> **Exercise directions**: Can you copy every line of the material below word for word, leaving out the pictures?

Visual spatial reasoning items

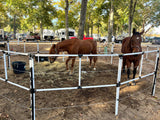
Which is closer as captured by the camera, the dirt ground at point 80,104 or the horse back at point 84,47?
the dirt ground at point 80,104

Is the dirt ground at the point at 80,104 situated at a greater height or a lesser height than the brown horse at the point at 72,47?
lesser

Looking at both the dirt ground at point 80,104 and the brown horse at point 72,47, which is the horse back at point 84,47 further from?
the dirt ground at point 80,104

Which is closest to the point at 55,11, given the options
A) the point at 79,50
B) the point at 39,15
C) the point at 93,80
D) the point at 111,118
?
the point at 39,15

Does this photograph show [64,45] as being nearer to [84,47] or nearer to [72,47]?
[72,47]

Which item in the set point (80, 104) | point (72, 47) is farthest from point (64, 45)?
point (80, 104)

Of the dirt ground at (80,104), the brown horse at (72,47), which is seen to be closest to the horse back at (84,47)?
the brown horse at (72,47)

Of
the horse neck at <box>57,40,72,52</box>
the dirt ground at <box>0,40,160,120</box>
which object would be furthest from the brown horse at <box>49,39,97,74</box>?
the dirt ground at <box>0,40,160,120</box>

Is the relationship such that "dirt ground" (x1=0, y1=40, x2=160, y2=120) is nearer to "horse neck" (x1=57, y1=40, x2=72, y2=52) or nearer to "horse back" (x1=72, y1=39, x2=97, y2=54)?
"horse neck" (x1=57, y1=40, x2=72, y2=52)

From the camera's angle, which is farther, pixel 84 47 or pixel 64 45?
pixel 84 47

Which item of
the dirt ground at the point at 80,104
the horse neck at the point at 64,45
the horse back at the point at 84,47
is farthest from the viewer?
the horse back at the point at 84,47

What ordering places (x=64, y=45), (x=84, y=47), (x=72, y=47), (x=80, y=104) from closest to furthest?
(x=80, y=104), (x=64, y=45), (x=72, y=47), (x=84, y=47)

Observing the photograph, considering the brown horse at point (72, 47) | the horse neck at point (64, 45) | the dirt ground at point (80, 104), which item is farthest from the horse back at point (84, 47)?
the dirt ground at point (80, 104)

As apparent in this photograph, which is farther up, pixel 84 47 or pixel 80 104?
pixel 84 47

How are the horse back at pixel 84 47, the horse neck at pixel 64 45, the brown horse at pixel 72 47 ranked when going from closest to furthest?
1. the brown horse at pixel 72 47
2. the horse neck at pixel 64 45
3. the horse back at pixel 84 47
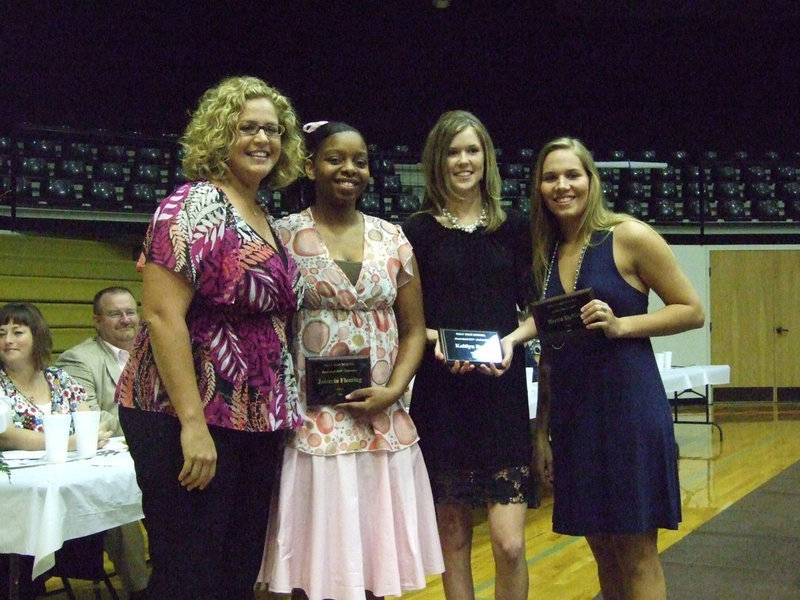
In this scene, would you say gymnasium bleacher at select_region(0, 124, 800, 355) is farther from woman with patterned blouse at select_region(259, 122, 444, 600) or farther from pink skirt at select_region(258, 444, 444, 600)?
pink skirt at select_region(258, 444, 444, 600)

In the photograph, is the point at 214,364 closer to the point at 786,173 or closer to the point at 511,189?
the point at 511,189

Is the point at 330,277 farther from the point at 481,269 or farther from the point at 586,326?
the point at 586,326

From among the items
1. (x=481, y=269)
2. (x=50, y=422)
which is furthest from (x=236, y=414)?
(x=50, y=422)

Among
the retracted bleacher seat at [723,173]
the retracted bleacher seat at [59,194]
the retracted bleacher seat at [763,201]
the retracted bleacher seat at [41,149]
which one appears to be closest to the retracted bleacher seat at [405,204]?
the retracted bleacher seat at [59,194]

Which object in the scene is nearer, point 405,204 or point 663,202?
point 405,204

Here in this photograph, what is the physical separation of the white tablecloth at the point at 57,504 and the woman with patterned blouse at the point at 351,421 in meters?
0.81

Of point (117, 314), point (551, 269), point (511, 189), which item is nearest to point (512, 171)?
point (511, 189)

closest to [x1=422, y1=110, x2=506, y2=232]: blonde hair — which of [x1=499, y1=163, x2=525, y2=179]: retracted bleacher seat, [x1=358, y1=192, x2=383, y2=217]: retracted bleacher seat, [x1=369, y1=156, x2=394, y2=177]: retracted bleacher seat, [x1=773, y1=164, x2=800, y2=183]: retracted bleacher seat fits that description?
[x1=358, y1=192, x2=383, y2=217]: retracted bleacher seat

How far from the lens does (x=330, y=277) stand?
234 cm

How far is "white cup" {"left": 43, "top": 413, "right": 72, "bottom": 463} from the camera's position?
118 inches

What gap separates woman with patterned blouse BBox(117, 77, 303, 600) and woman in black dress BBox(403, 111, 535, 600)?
0.55 m

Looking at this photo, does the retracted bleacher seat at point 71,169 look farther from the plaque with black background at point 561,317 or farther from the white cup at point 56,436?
the plaque with black background at point 561,317

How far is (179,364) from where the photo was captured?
1.96m

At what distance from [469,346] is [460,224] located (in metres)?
0.40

> **Exercise output**:
Which is closer as captured by the camera, the dirt ground at point 80,104 or the horse back at point 84,47?
the dirt ground at point 80,104

Is the dirt ground at the point at 80,104 situated at a greater height or a lesser height than the brown horse at the point at 72,47?
lesser

Looking at both the dirt ground at point 80,104 and the brown horse at point 72,47, which is the horse back at point 84,47 further from?
the dirt ground at point 80,104

Which is closest to the point at 55,11, given the options
A) the point at 79,50
B) the point at 39,15
C) the point at 93,80
D) the point at 111,118
?
the point at 39,15

Does this photograph show [64,45] as being nearer to [84,47] or nearer to [72,47]?
[72,47]

Which item in the set point (80, 104) | point (72, 47) is farthest from point (64, 45)?
point (80, 104)

Of the dirt ground at (80,104), the brown horse at (72,47), which is seen to be closest to the horse back at (84,47)?
the brown horse at (72,47)

Of
the horse neck at <box>57,40,72,52</box>
the dirt ground at <box>0,40,160,120</box>
which object would be furthest from the brown horse at <box>49,39,97,74</box>?
the dirt ground at <box>0,40,160,120</box>

Is the relationship such that "dirt ground" (x1=0, y1=40, x2=160, y2=120) is nearer to "horse neck" (x1=57, y1=40, x2=72, y2=52) or nearer to "horse back" (x1=72, y1=39, x2=97, y2=54)?
"horse neck" (x1=57, y1=40, x2=72, y2=52)

From the camera's angle, which is farther, pixel 84 47 or pixel 64 45?
pixel 84 47

Which item of
the dirt ground at the point at 80,104
the horse neck at the point at 64,45
the horse back at the point at 84,47
is farthest from the viewer?
the horse back at the point at 84,47

What ordering places (x=64, y=45), (x=84, y=47), (x=72, y=47), (x=80, y=104) from closest to furthest?
(x=80, y=104), (x=64, y=45), (x=72, y=47), (x=84, y=47)

Observing the photograph, considering the brown horse at point (72, 47) | the horse neck at point (64, 45) | the dirt ground at point (80, 104), which item is farthest from the horse back at point (84, 47)?
the dirt ground at point (80, 104)

As apparent in this photograph, which is farther up, pixel 84 47 or pixel 80 104?
pixel 84 47

How are the horse back at pixel 84 47, the horse neck at pixel 64 45, the brown horse at pixel 72 47 ranked when going from closest to furthest?
1. the brown horse at pixel 72 47
2. the horse neck at pixel 64 45
3. the horse back at pixel 84 47
In this scene, would you say gymnasium bleacher at select_region(0, 124, 800, 355) is farther from woman with patterned blouse at select_region(259, 122, 444, 600) or farther from pink skirt at select_region(258, 444, 444, 600)?
pink skirt at select_region(258, 444, 444, 600)

In the photograph, is the point at 214,364 closer to the point at 786,173 or closer to the point at 511,189?
the point at 511,189

Is the point at 330,277 farther from the point at 481,269 or farther from the point at 586,326?
the point at 586,326

From among the items
1. (x=481, y=269)
2. (x=50, y=422)
which is furthest from (x=236, y=414)?
(x=50, y=422)

Among
the retracted bleacher seat at [723,173]
the retracted bleacher seat at [59,194]
the retracted bleacher seat at [763,201]
the retracted bleacher seat at [41,149]
which one appears to be closest to the retracted bleacher seat at [405,204]?
the retracted bleacher seat at [59,194]

Which object in the scene is nearer, point 405,204 or point 663,202?
point 405,204

Here in this photograph, what is the physical separation of the white tablecloth at the point at 57,504 and the woman with patterned blouse at the point at 351,421 in meters?
0.81

Of point (117, 314), point (551, 269), point (511, 189), which item is nearest to point (512, 171)?
point (511, 189)

closest to [x1=422, y1=110, x2=506, y2=232]: blonde hair — which of [x1=499, y1=163, x2=525, y2=179]: retracted bleacher seat, [x1=358, y1=192, x2=383, y2=217]: retracted bleacher seat, [x1=369, y1=156, x2=394, y2=177]: retracted bleacher seat, [x1=773, y1=164, x2=800, y2=183]: retracted bleacher seat fits that description?
[x1=358, y1=192, x2=383, y2=217]: retracted bleacher seat

How far from the lens does (x=330, y=277) stand?
234 cm

How far is "white cup" {"left": 43, "top": 413, "right": 72, "bottom": 463} from the camera's position?
118 inches

What gap separates woman with patterned blouse BBox(117, 77, 303, 600) and woman in black dress BBox(403, 111, 535, 600)?
0.55 m

Looking at this photo, does the retracted bleacher seat at point 71,169 look farther from the plaque with black background at point 561,317 or farther from the white cup at point 56,436?
the plaque with black background at point 561,317

How far is (179,364) from where the photo was captured?
1.96m

At what distance from [469,346] is [460,224] located (in metres)?
0.40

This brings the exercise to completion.